Understanding tax reviews and how to respond if your return is selected for a review.
The Canada Revenue Agency (CRA) may contact you about your tax return, and not necessarily just at tax time. This is called a tax review — it is not the same as a tax audit. But it may lead to an audit if the CRA is not satisfied with your response to the review.
3 types of tax reviews
- Pre-assessment review – After you submit your tax return, the CRA may review the deductions and credits you claimed. The CRA conducts these reviews before it sends you a notice of assessment and possibly a refund. These reviews usually take place between February and July.
- Processing review program – This is similar to the pre-assessment review, except for timing. The CRA conducts these reviews after it sends you a notice of assessment, usually between June and November.
- Matching program – These reviews take place after the CRA sends you a notice of assessment, usually between September and March. The CRA compares information on your tax return with information provided by third parties like your employer, banks or investment firms.

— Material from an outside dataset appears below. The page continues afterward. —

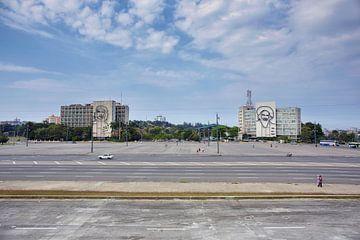 Kuba Havanna. Gebäude an der Plaza de la Revolucion in Havanna mit Porträts von Che Guevara und Fide von Tjeerd Kruse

Tip: Make sure the information on your tax return matches the tax slips from your employer, bank or investment firm. This may help you avoid a review in the future.
Reasons for reviews
Some returns are selected at random for review. But the CRA may choose to review your tax return because:
- The information on your return does not match information from third-party information sources, such as T4 slips from your employer.
- The types of deductions or credits you claimed or your history with the CRA raises a red flag. Example: your return was reviewed in a previous year and the CRA had to adjust a claim.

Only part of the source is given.